Latin America | The Future of Journalism

[Leer en español.]

The Spanish economic crisis has slammed the media.  5,000 journalists lost their jobs in 2011 in Spain.  Those losses are not even the most shocking in a country where unemployment is greater than 20 per cent. 

Without doubt, the notion that journalism is a source of dependable employment is in crisis not only in Spain, but all around the world.  Even established daily papers are closing, and once-fleeting uncertainties about the "most noble job in the world" -- as Nobel Prize-winning author and journalist Gabriel Garcia Marquez once described the profession --  have become permanent doubts. 

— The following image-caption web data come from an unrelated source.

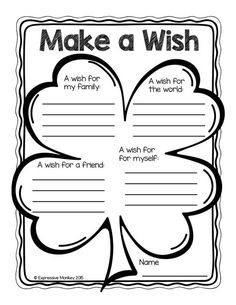 A FREE page by Expressive Monkey. Use this lucky 4-leaf clover to get to know your students better. As they write a sentence about their wishes for their family, the world, a friend and themselves, you'll be surprised about how much you learn about them. This sheet also reinforces the idea people should think about the world and others instead of only themselves for their wishes.: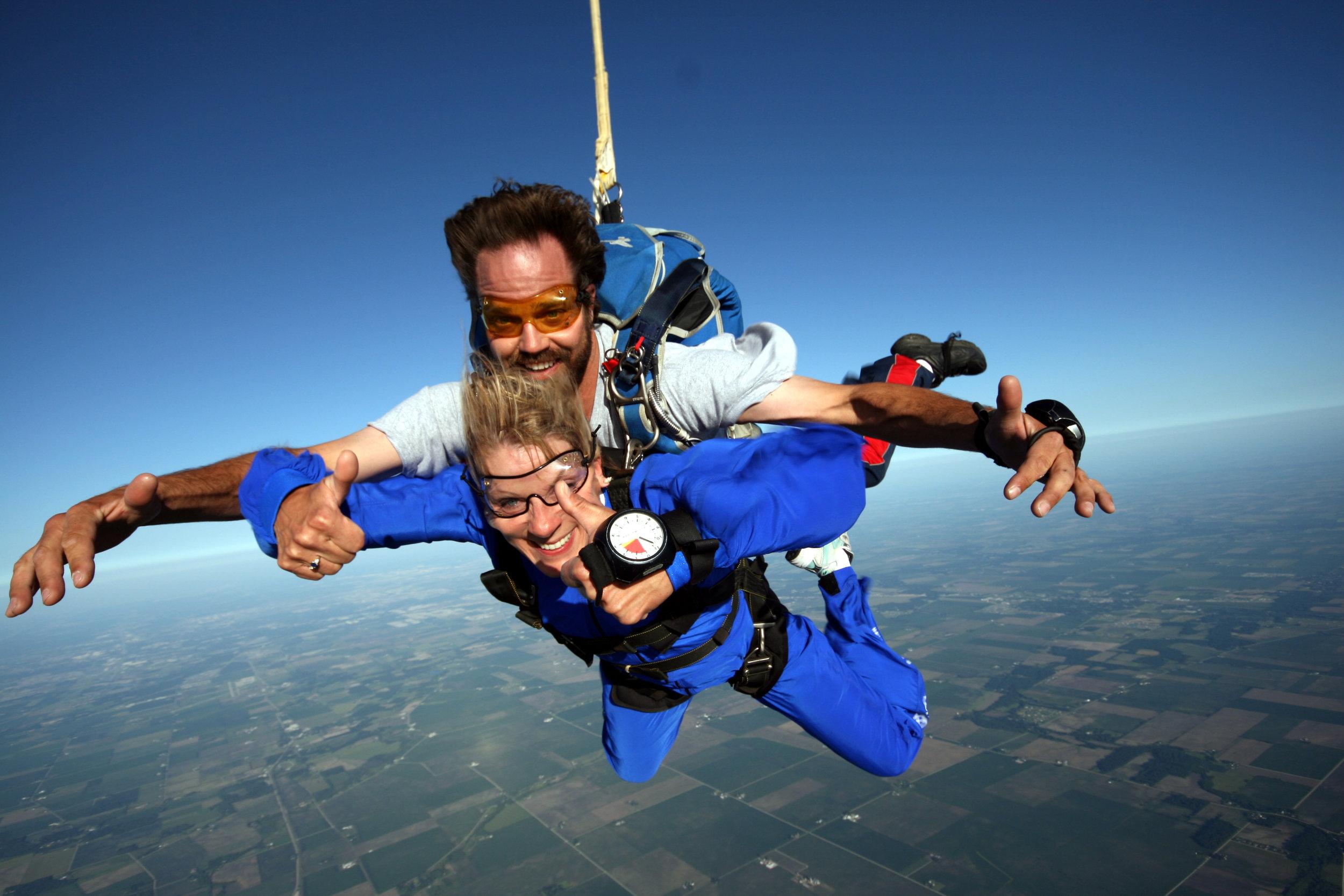 Wendy Skydiving for MS.jpg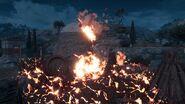 ACOd-DemetersFire-explode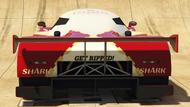 RE7B-GTAO-Rear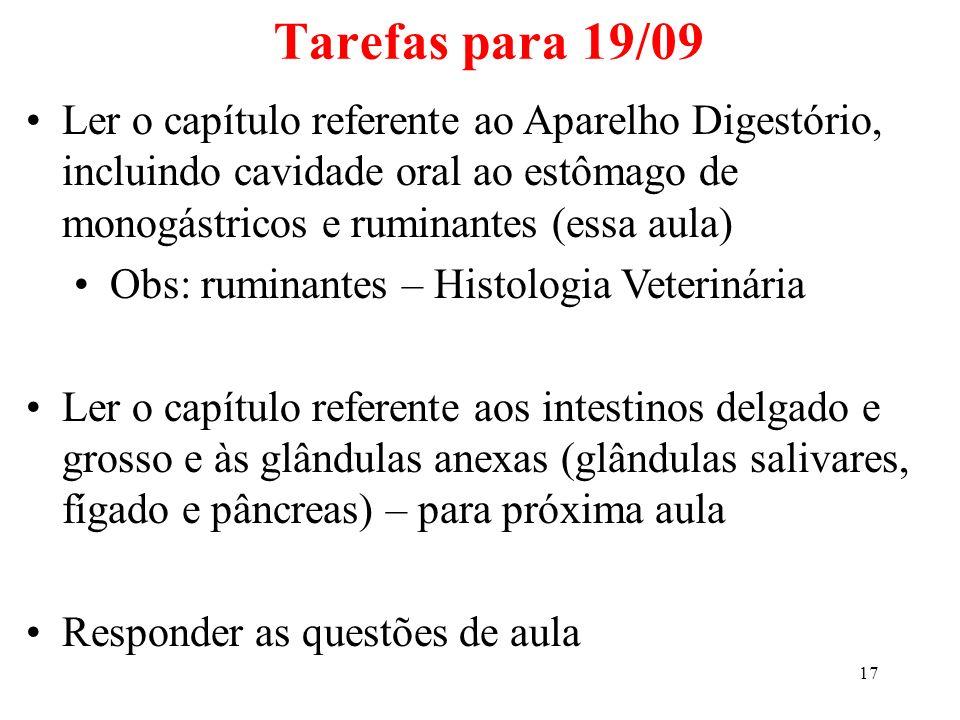 Tarefas para 19/09 Ler o capítulo referente ao Aparelho Digestório, incluindo cavidade oral ao estômago de monogástricos e ruminantes (essa aula)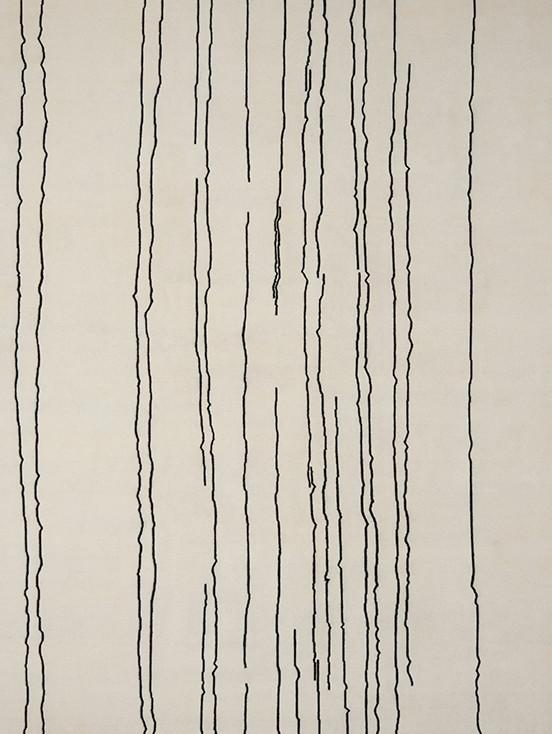 Woodlines gulvtæppe fra Carl Hansen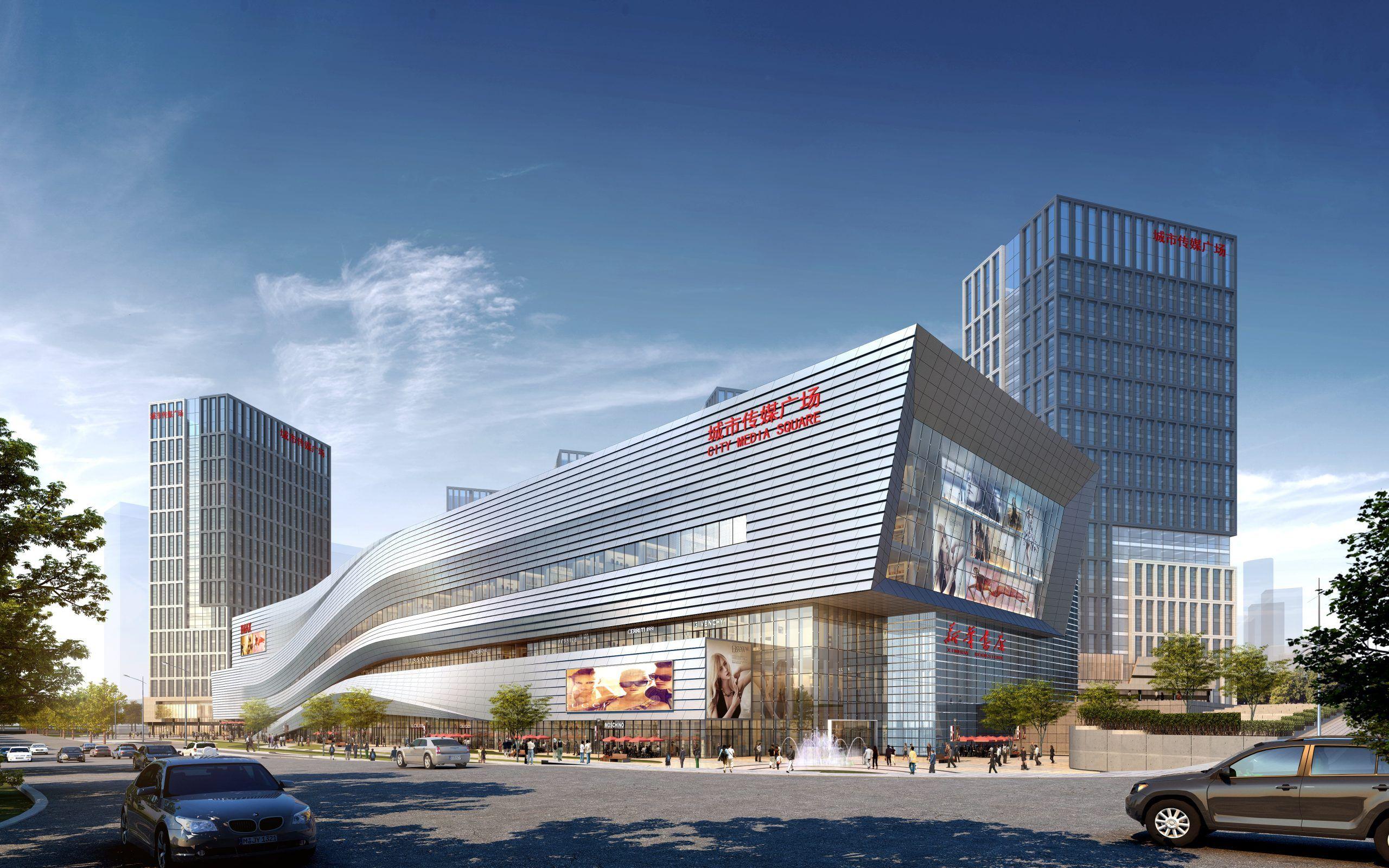 青岛新华如何打造城市阅读文化中心?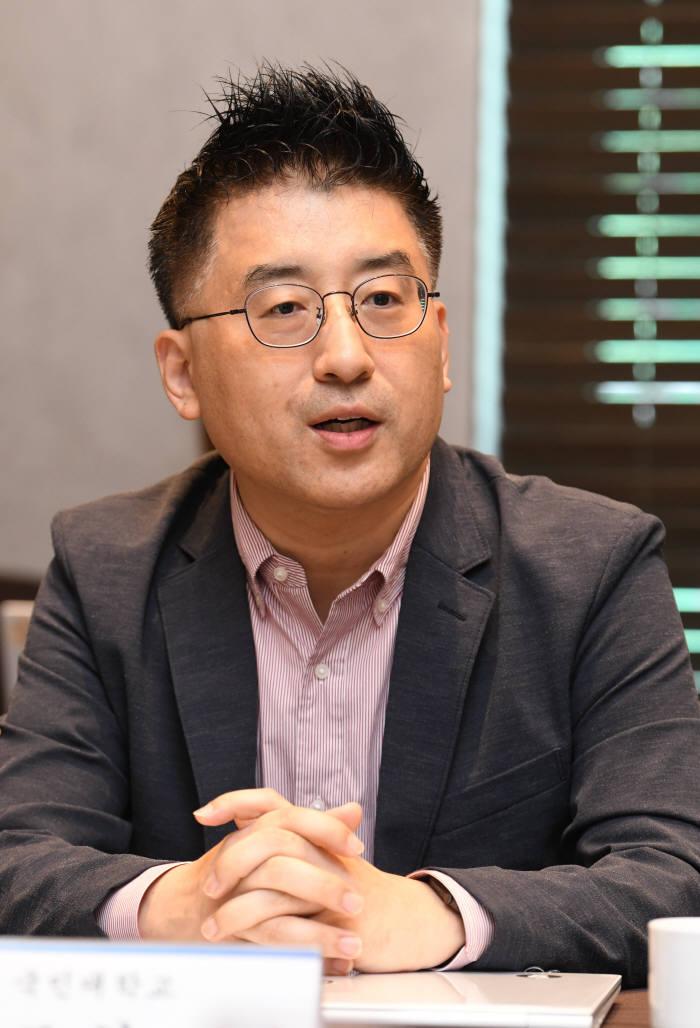 [기획]ICT규제샌드박스 6개월···네거티브규제 전환 시작됐다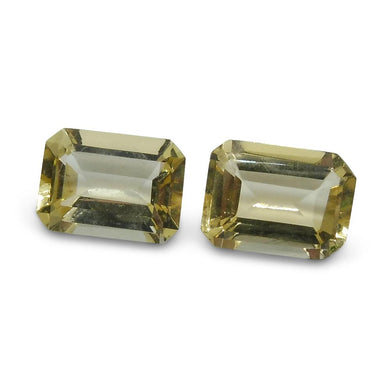 2 Stones - 1.7 ct Heliodor 7x5mm Octagon - Skyjems Wholesale Gemstones
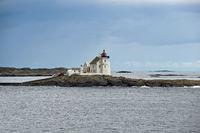 Grønningen Lighthouse, Kristiansand, Norway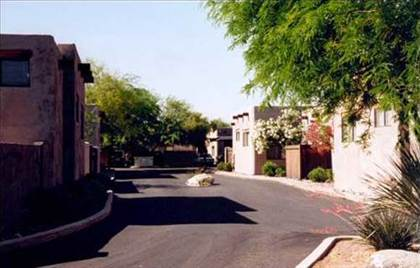 Apartment for rent in 3540 E. Bermuda, Tucson, AZ, 85716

In Chile, other factors make the journalist's precarious existence even more dramatic.

Just five years ago, the Society of Professional Journalists of Chile ran an intense publicity campaign in all the country's major daily papers urging young people not to study journalism. 

Today, in 2012, after a year of profound structural crisis in Chile's educational system, especially higher education, the web portal Universite.cl published a study (Spanish) claiming that there were just 1,700 jobs in mass media for the 11,000 recently graduated journalists -- and their 8,000 comrades still studying the profession.

Chile's crisis of journalism has become a frequent topic of debate in social media, and the publication of these cruel and disheartening numbers only deepened the argument.  Adding to the angst was the unfortunate announcement that the country's 49th School of Journalism had opened in Purranque, a small community in the south of Chile with fewer than 30,000 residents.  More bad news.

Of course, many young people idealize the role of journalism and the possibility of appearing on television, and they harbor dreams of million-dollar salaries.  But the reality is very different.  A first-year journalist earns an average of US $1,000 each month.  With three years experience, this young reporter can expect to earn US $1,500 a month, if she is lucky. 

So then, why bother studying journalism?  A few weeks ago, I published on my Twitter feed (@mauroavila) a message to the young students who were preparing to sit for their university entrance exams, the outcome of which will determine the universities and majors they may choose. 

I argued that, no matter their result, they should not study journalism.  I got plenty of criticism for this proposal, and I want to clarify that I would allow for an exception - if you have an authentic passion for this profession.